Op een fundamenteel niveau heeft de patiënt met cerebellaire ataxie moeite met het abrupt veranderen van vrijwillige krachtniveaus (Mai et al., 1988). Zowel acceleratie als remmen zijn gestoord. In punt-tot-punt bewegingen, bijvoorbeeld, wordt dit vrijwillige kracht-tekort over het algemeen bevestigd door een trage opbouw van agonist EMG en een langdurige agonist actie met een vertraagd begin van antagonist EMG (Hallett et al., 1991; Hallett and Massaquoi, 1993). Bij patiënten die een snelle, enkelgewrichtsbeweging proberen uit te voeren, is de eerste agonistische uitbarsting vaak verlengd, ongeacht de afstand en snelheid van de beweging, en de meest opvallende kinematische afwijking is een verlengde acceleratietijd. Het patroon waarbij de acceleratietijd langer is dan de deceleratietijd komt vaak voor bij patiënten, maar zelden bij normale proefpersonen. De duur van de eerste agonistische uitbarsting correleert met, en is grotendeels verantwoordelijk voor, de versnellingstijd. Veranderde productie van de juiste versnelling voor snelle vrijwillige bewegingen kan daarom de primaire afwijking zijn in cerebellaire disfunctie voor pogingen tot snelle vrijwillige bewegingen. Hypermetrie zou de verwachte resulterende bewegingsfout zijn, tenzij er compensatie is. Hypometrie is toegeschreven aan over-compensatie, aan asthenie in de acute setting, aan tremor, of aan het niet tijdig ontspannen van de antagonist tijdens bewegingsinitiatie (Manto et al., 1998). Elk van deze mechanismen kan een rol spelen bij een bepaalde beweging, en de topografie van de laesie kan correleren met het type tekort (Manto et al., 1998).

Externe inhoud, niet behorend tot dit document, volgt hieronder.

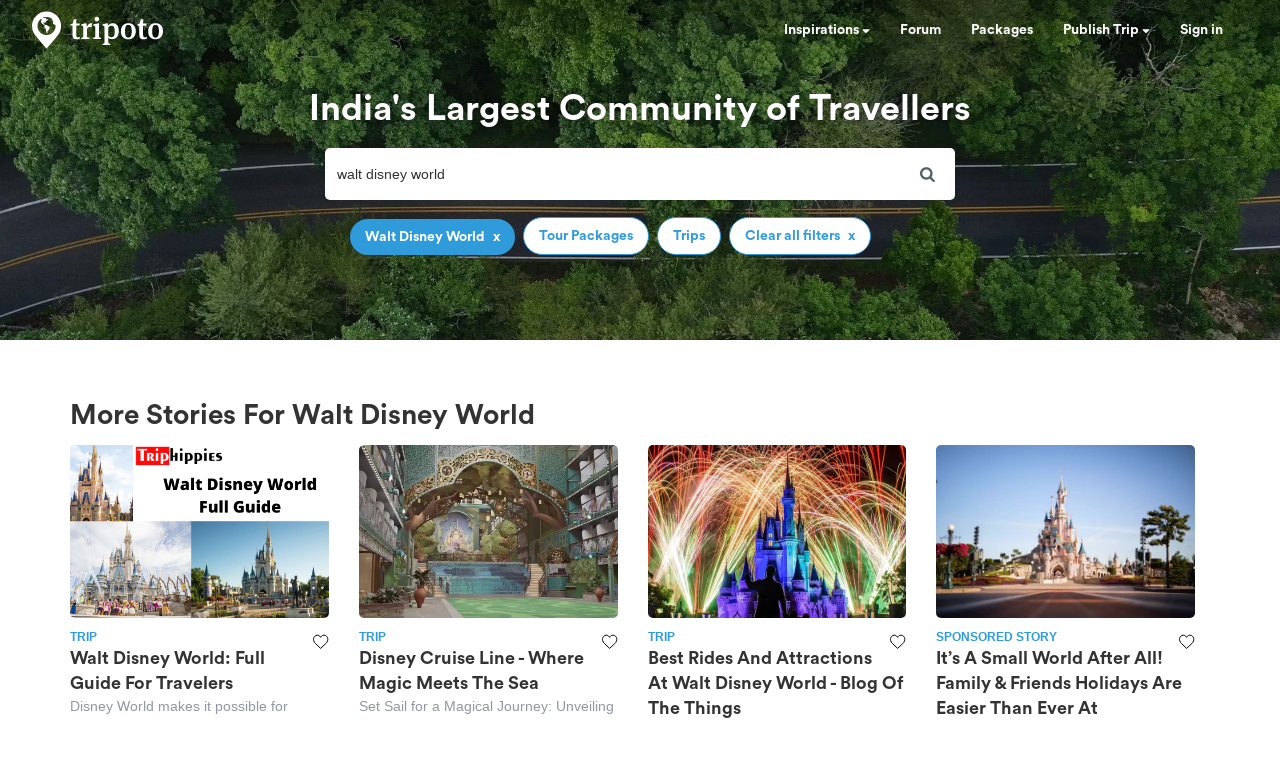

--- FILE ---
content_type: text/html; charset=utf-8
request_url: https://www.google.com/recaptcha/api2/aframe
body_size: 184
content:
<!DOCTYPE HTML><html><head><meta http-equiv="content-type" content="text/html; charset=UTF-8"></head><body><script nonce="WFkx60zAgOyUKehpyjrGgw">/** Anti-fraud and anti-abuse applications only. See google.com/recaptcha */ try{var clients={'sodar':'https://pagead2.googlesyndication.com/pagead/sodar?'};window.addEventListener("message",function(a){try{if(a.source===window.parent){var b=JSON.parse(a.data);var c=clients[b['id']];if(c){var d=document.createElement('img');d.src=c+b['params']+'&rc='+(localStorage.getItem("rc::a")?sessionStorage.getItem("rc::b"):"");window.document.body.appendChild(d);sessionStorage.setItem("rc::e",parseInt(sessionStorage.getItem("rc::e")||0)+1);localStorage.setItem("rc::h",'1768901579785');}}}catch(b){}});window.parent.postMessage("_grecaptcha_ready", "*");}catch(b){}</script></body></html>

--- FILE ---
content_type: application/javascript; charset=utf-8
request_url: https://fundingchoicesmessages.google.com/f/AGSKWxU1h8qHoLgz_0O1-KXUt10VBe652Hhn-Ed6TtiDCcxXP4Mv0WCoQ1dtDV0zF-tDqmsZzALUY350iyDpVrgk4lCEvBCmIKpk1ExsZFtNuJXNUgxS0mFuutJxqMfKA_mVFlXhe6sZPqN5epQ3g5BmWtpjDkIcoamgAjvnqtujG3vkCpaEGce8zHkiybUn/_.adnetwork./adbet-/mainad./oas_ads./sponsors.js?
body_size: -1292
content:
window['e5bed76e-93bb-4fae-b125-422572665711'] = true;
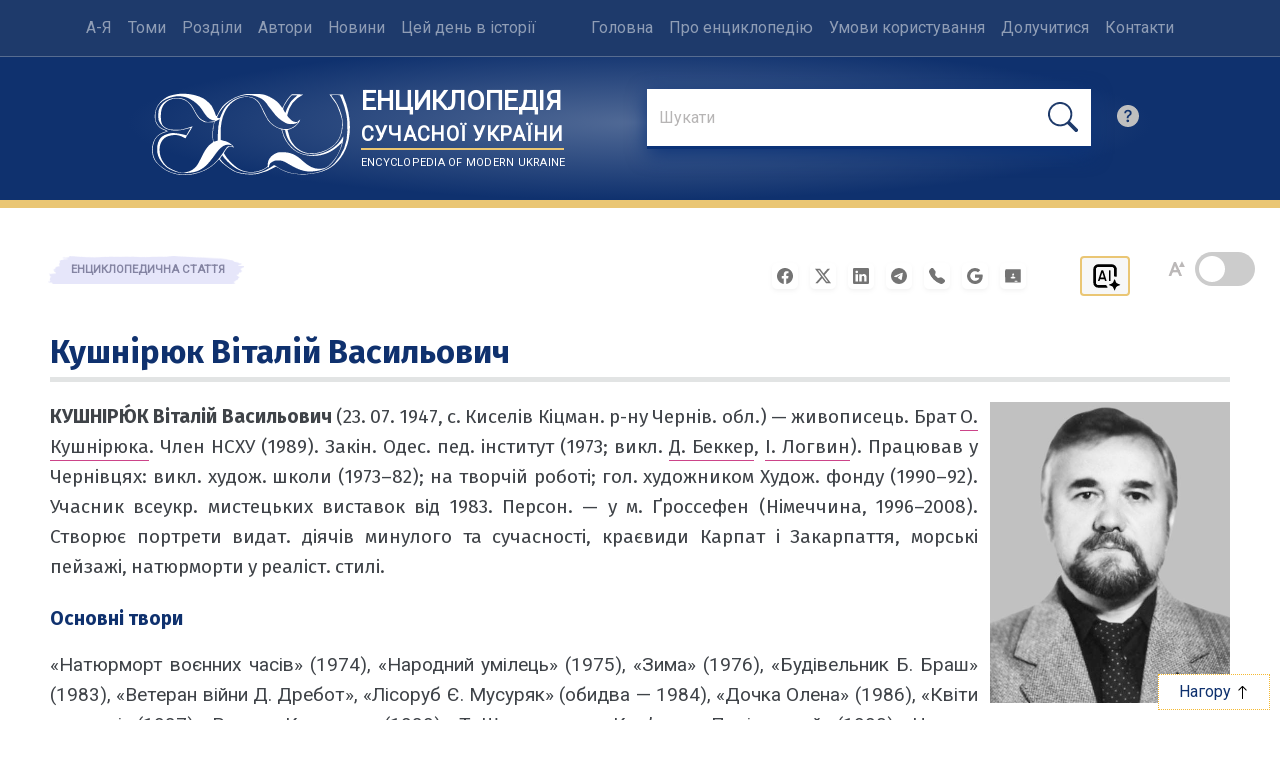

--- FILE ---
content_type: image/svg+xml
request_url: https://esu.com.ua/img/ai.svg
body_size: 676
content:
<svg version="1.0" xmlns="http://www.w3.org/2000/svg"
 width="512.000000pt" height="512.000000pt" viewBox="0 0 512.000000 512.000000"
 preserveAspectRatio="xMidYMid meet">

<g transform="translate(0.000000,512.000000) scale(0.100000,-0.100000)"
fill="#000000" stroke="none">
<path d="M1380 4305 c-236 -50 -430 -212 -527 -440 -54 -128 -54 -116 -51
-1340 4 -1262 -1 -1166 76 -1322 69 -140 185 -256 325 -325 152 -75 107 -72
940 -75 l747 -4 25 25 c41 41 34 73 -39 160 -35 42 -78 103 -95 136 -18 33
-37 63 -44 67 -7 4 -300 10 -652 13 -629 5 -641 5 -687 27 -66 30 -133 96
-165 162 l-28 56 0 1115 0 1115 28 56 c32 66 99 132 165 162 l47 22 1115 0
1115 0 47 -22 c66 -30 133 -96 165 -162 l28 -56 5 -570 c3 -313 9 -577 13
-587 11 -21 49 -35 120 -42 31 -4 81 -15 110 -26 73 -28 111 -26 137 7 21 27
21 28 18 652 l-3 626 -28 80 c-91 258 -290 436 -549 489 -68 14 -209 16 -1185
15 -900 0 -1120 -3 -1173 -14z"/>
<path d="M2008 3398 c-19 -15 -498 -1503 -498 -1547 0 -42 23 -51 123 -51 68
0 87 3 99 18 12 14 48 118 84 245 5 16 30 17 332 17 l328 0 38 -117 c55 -170
48 -163 156 -163 78 0 93 3 111 21 14 14 19 28 15 42 -3 12 -114 360 -246 772
-149 465 -247 755 -257 763 -11 8 -58 12 -143 12 -86 0 -131 -4 -142 -12z
m268 -692 c64 -198 118 -366 121 -373 4 -11 -42 -13 -245 -13 l-249 0 116 363
c127 393 132 407 137 392 2 -5 56 -172 120 -369z"/>
<path d="M3177 3392 c-16 -17 -17 -86 -17 -789 0 -733 1 -771 18 -786 28 -26
182 -24 205 1 16 17 17 86 17 789 0 733 -1 771 -18 786 -28 26 -182 24 -205
-1z"/>
<path d="M3976 2058 c-8 -13 -49 -111 -92 -218 -130 -326 -164 -360 -490 -490
-115 -46 -215 -88 -222 -93 -7 -6 -12 -21 -10 -35 3 -22 24 -33 208 -106 245
-98 252 -102 319 -162 81 -73 113 -130 202 -356 71 -180 86 -209 106 -214 14
-4 28 -3 33 2 5 5 45 101 90 214 88 222 116 273 182 336 71 68 114 91 331 176
204 80 234 98 221 132 -3 8 -102 53 -222 101 -232 91 -304 134 -370 217 -46
58 -68 104 -147 308 -84 215 -104 242 -139 188z"/>
</g>
</svg>


--- FILE ---
content_type: application/javascript; charset=UTF-8
request_url: https://esu.com.ua/article_config/js/track_stats.php?article_id=52589
body_size: 800
content:

(() => {
    const articleId = 52589;
    const start = performance.now();

    let maxScroll = 0;
    let sent = false;

    const TIME_THRESHOLD = 4000;          // 4 секунди — основний поріг
    const SCROLL_THRESHOLD = 300;         // 300 пікселів
    const MIN_TIME_FOR_SCROLL = 1500;     // мінімум 1.5 секунди для скрол-шляху

    const elapsed = () => Math.round(performance.now() - start);

    const canSend = () => {
        const t = elapsed();
        return (
            t >= TIME_THRESHOLD ||
            (maxScroll >= SCROLL_THRESHOLD && t >= MIN_TIME_FOR_SCROLL)
        );
    };

    const send = () => {
        if (sent || !canSend()) return;
        sent = true;

        const data = JSON.stringify({
            article_id: articleId,
            elapsed_ms: elapsed(),
            scroll_px: maxScroll
        });

        // Пріоритет: sendBeacon — найнадійніше при pagehide/unload
        if (navigator.sendBeacon) {
            const blob = new Blob([data], { type: 'application/json' });
            navigator.sendBeacon('/statistics/trackArticleStat.php', blob);
        } else {
            // Fallback для старих браузерів
            fetch('/statistics/trackArticleStat.php', {
                method: 'POST',
                headers: { 'Content-Type': 'application/json' },
                keepalive: true,
                body: data
            });
        }
    };

    // Відстеження скролу
    window.addEventListener('scroll', () => {
        const scrolled = window.pageYOffset || document.documentElement.scrollTop || 0;
        if (scrolled > maxScroll) {
            maxScroll = scrolled;
        }
        send(); // якщо умова вже виконана — відправляємо негайно
    }, { passive: true });

    // Таймер на 4 секунди
    setTimeout(send, TIME_THRESHOLD);

    // При закритті/переході сторінки — остання спроба відправки
    window.addEventListener('pagehide', send);
    window.addEventListener('beforeunload', send);

    // На випадок, якщо сторінка вже проскролена при завантаженні (оновлення тощо)
    send();
})();

--- FILE ---
content_type: image/svg+xml
request_url: https://esu.com.ua/img/classroom.svg
body_size: 170
content:
<?xml version="1.0" standalone="no"?>
<!DOCTYPE svg PUBLIC "-//W3C//DTD SVG 20010904//EN"
 "http://www.w3.org/TR/2001/REC-SVG-20010904/DTD/svg10.dtd">
<svg version="1.0" xmlns="http://www.w3.org/2000/svg"
 width="29.000000pt" height="25.000000pt" viewBox="0 0 29.000000 25.000000"
 preserveAspectRatio="xMidYMid meet">

<g transform="translate(0.000000,25.000000) scale(0.100000,-0.100000)"
fill="#000000" stroke="none">
<path d="M4 237 c-2 -7 -3 -62 -2 -123 l3 -109 140 0 140 0 0 120 0 120 -138
3 c-108 2 -139 0 -143 -11z m159 -73 c9 -10 -4 -34 -19 -34 -8 0 -14 9 -14 20
0 19 19 27 33 14z m8 -54 c32 -18 21 -30 -26 -30 -47 0 -58 12 -27 29 22 13
29 13 53 1z m59 -80 c0 -5 -13 -10 -30 -10 -16 0 -30 5 -30 10 0 6 14 10 30
10 17 0 30 -4 30 -10z"/>
</g>
</svg>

Voor punt-tot-punt bewegingen van een gegeven duur, vertonen ataxische bewegingen een grotere overshoot dan normaal. In hun studie van snelle punt-tot-punt buigingen van de elleboog, stelden Hore et al. (1991) bij normale personen een voorbijgaande overschrijding vast van ongeveer 5-10% van de bewegingsafstand. Ataxische patiënten overschreden het doel met meer dan 20% en zelfs tot 35% van de bewegingsafstand. Anderzijds, wanneer er geen waarneembare overschrijding is, zijn de bewegingen van ataxische personen gewoonlijk abnormaal traag of zijn ze hypometrisch. Vanuit het oogpunt van Fitts’ snelheid-nauwkeurigheid tradeoff, vertonen ataxische patiënten een verminderde motorische controle bandbreedte. In het algemeen is het daarom bij de beoordeling van ataxie van belang om zowel de mate van overshoot als de bewegingstijd in de gaten te houden. Een afwijking van een van beide kan consistent zijn met ataxie. Omdat er echter alternatieve verklaringen voor een langere bewegingstijd kunnen zijn, is traagheid een veel minder specifieke bevinding dan overshoot. Vanwege de inherente afweging tussen snelheid en nauwkeurigheid, vertragen patiënten vaak opzettelijk om een voor hen acceptabel foutenniveau te handhaven. Daarom, als het belangrijk is om maximale snelheid in een motorische taak te observeren, moet de examinator uitleggen dat grote fouten aanvaardbaar zijn en in feite onvermijdelijk kunnen zijn. Zelfs met deze aanmoediging is de examinator er soms niet zeker van dat de maximaal haalbare snelheid is uitgelokt.

In spinocerebellaire atrofie type 6 (SCA6) is er een afwijking van een spanningsgevoelig calciumkanaal. Hyperventilatie versterkt de defecte functie van het kanaal en verhoogt de gedragsstoornis. Naast de verandering van de nystagmus, wordt de hypermetrie bij enkelvoudige gewrichtsbewegingen overdreven bij hyperventilatie (Manto, 2001). Dit kan een nuttige klinische provocatieve test zijn.

Patiënten met cerebellaire stoornissen hebben ook afwijkingen in het beëindigen van bewegingen. Dit probleem is expliciet bestudeerd in een taak waarbij proefpersonen werd gevraagd een snelle elleboogbuiging te maken op de achtergrond van tonische elleboogstrekking die nodig is om een positie vast te houden tegen een achtergrondkracht (Hallett et al., 1975). In deze omstandigheid stopt de tonische triceps activiteit meestal voordat de fasische biceps activiteit optreedt (het “Hufschmidt fenomeen”). Patiënten met cerebellaire disfunctie hebben een vertraging in het beëindigen van de triceps activiteit zodat het overlapt met het begin van de biceps activiteit. Deze vertraging in het stoppen leidt tot overlapping van het einde van de ene beweging met het begin van de volgende.

Het praktische gevolg van traagheid in het stoppen kan aan het bed worden gezien met het teken dat “impaired check” wordt genoemd. Als de elleboog van een patiënt, die sterk gebogen was tegen de greep van de onderzoeker, plotseling wordt losgelaten, is het moeilijk voor de patiënt om te voorkomen dat hij zichzelf met de hand slaat. Verminderde controle kan ook worden toegeschreven aan vertraging in de activering van de antagonistische spier (Terzuolo et al., 1973). Het onderscheid tussen trage reductie en vertraagde veranderingen in kracht is gedeeltelijk kunstmatig.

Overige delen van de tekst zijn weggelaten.